◆ **The problem**: Please write out every line of the material exactly.

◆ **Source information**:
= = = = = = =
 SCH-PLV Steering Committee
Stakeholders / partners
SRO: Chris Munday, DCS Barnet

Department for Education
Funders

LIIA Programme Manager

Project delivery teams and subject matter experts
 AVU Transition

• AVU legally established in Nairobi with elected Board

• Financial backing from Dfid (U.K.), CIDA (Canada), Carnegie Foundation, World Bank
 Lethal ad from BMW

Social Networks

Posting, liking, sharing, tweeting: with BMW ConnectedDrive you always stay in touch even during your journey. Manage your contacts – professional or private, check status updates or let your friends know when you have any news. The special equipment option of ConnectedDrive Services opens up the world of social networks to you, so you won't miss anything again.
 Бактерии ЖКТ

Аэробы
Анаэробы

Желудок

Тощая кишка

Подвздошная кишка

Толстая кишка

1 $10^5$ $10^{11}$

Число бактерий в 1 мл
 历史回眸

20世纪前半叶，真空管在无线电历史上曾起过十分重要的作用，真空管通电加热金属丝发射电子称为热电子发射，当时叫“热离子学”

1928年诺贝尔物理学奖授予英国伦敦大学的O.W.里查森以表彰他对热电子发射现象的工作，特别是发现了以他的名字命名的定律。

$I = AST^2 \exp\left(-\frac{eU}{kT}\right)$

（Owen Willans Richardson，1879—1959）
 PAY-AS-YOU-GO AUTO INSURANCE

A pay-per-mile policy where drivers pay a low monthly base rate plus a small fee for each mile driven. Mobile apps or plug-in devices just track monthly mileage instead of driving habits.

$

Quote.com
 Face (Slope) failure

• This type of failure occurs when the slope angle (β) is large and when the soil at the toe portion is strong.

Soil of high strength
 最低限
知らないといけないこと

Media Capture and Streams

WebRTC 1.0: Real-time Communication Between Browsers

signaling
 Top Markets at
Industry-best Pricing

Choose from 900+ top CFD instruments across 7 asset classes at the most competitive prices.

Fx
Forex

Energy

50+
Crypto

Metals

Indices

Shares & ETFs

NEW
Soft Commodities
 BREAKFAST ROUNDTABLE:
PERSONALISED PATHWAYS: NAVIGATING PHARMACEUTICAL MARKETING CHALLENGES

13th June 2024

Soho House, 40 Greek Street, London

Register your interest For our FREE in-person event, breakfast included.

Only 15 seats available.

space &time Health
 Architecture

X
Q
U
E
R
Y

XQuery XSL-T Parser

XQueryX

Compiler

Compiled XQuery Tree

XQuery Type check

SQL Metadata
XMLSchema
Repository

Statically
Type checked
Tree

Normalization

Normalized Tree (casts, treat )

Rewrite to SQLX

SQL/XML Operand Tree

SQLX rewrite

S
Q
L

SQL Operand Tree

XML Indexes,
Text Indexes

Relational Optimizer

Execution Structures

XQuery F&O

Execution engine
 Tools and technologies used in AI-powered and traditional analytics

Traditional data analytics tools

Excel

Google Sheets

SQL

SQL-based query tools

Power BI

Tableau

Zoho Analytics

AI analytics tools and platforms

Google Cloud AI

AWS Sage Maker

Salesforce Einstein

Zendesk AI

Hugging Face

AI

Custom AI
= = = = = = =
◆ **Written solution**:
 SCH-PLV Steering Committee
Stakeholders / partners
SRO: Chris Munday, DCS Barnet

Department for Education
Funders

LIIA Programme Manager

Project delivery teams and subject matter experts
 AVU Transition

• AVU legally established in Nairobi with elected Board

• Financial backing from Dfid (U.K.), CIDA (Canada), Carnegie Foundation, World Bank
 Lethal ad from BMW

Social Networks

Posting, liking, sharing, tweeting: with BMW ConnectedDrive you always stay in touch even during your journey. Manage your contacts – professional or private, check status updates or let your friends know when you have any news. The special equipment option of ConnectedDrive Services opens up the world of social networks to you, so you won't miss anything again.
 Бактерии ЖКТ

Аэробы
Анаэробы

Желудок

Тощая кишка

Подвздошная кишка

Толстая кишка

1 $10^5$ $10^{11}$

Число бактерий в 1 мл
 历史回眸

20世纪前半叶，真空管在无线电历史上曾起过十分重要的作用，真空管通电加热金属丝发射电子称为热电子发射，当时叫“热离子学”

1928年诺贝尔物理学奖授予英国伦敦大学的O.W.里查森以表彰他对热电子发射现象的工作，特别是发现了以他的名字命名的定律。

$I = AST^2 \exp\left(-\frac{eU}{kT}\right)$

（Owen Willans Richardson，1879—1959）
 PAY-AS-YOU-GO AUTO INSURANCE

A pay-per-mile policy where drivers pay a low monthly base rate plus a small fee for each mile driven. Mobile apps or plug-in devices just track monthly mileage instead of driving habits.

$

Quote.com
 Face (Slope) failure

• This type of failure occurs when the slope angle (β) is large and when the soil at the toe portion is strong.

Soil of high strength
 最低限
知らないといけないこと

Media Capture and Streams

WebRTC 1.0: Real-time Communication Between Browsers

signaling
 Top Markets at
Industry-best Pricing

Choose from 900+ top CFD instruments across 7 asset classes at the most competitive prices.

Fx
Forex

Energy

50+
Crypto

Metals

Indices

Shares & ETFs

NEW
Soft Commodities
 BREAKFAST ROUNDTABLE:
PERSONALISED PATHWAYS: NAVIGATING PHARMACEUTICAL MARKETING CHALLENGES

13th June 2024

Soho House, 40 Greek Street, London

Register your interest For our FREE in-person event, breakfast included.

Only 15 seats available.

space &time Health
 Architecture

X
Q
U
E
R
Y

XQuery XSL-T Parser

XQueryX

Compiler

Compiled XQuery Tree

XQuery Type check

SQL Metadata
XMLSchema
Repository

Statically
Type checked
Tree

Normalization

Normalized Tree (casts, treat )

Rewrite to SQLX

SQL/XML Operand Tree

SQLX rewrite

S
Q
L

SQL Operand Tree

XML Indexes,
Text Indexes

Relational Optimizer

Execution Structures

XQuery F&O

Execution engine
 Tools and technologies used in AI-powered and traditional analytics

Traditional data analytics tools

Excel

Google Sheets

SQL

SQL-based query tools

Power BI

Tableau

Zoho Analytics

AI analytics tools and platforms

Google Cloud AI

AWS Sage Maker

Salesforce Einstein

Zendesk AI

Hugging Face

AI

Custom AI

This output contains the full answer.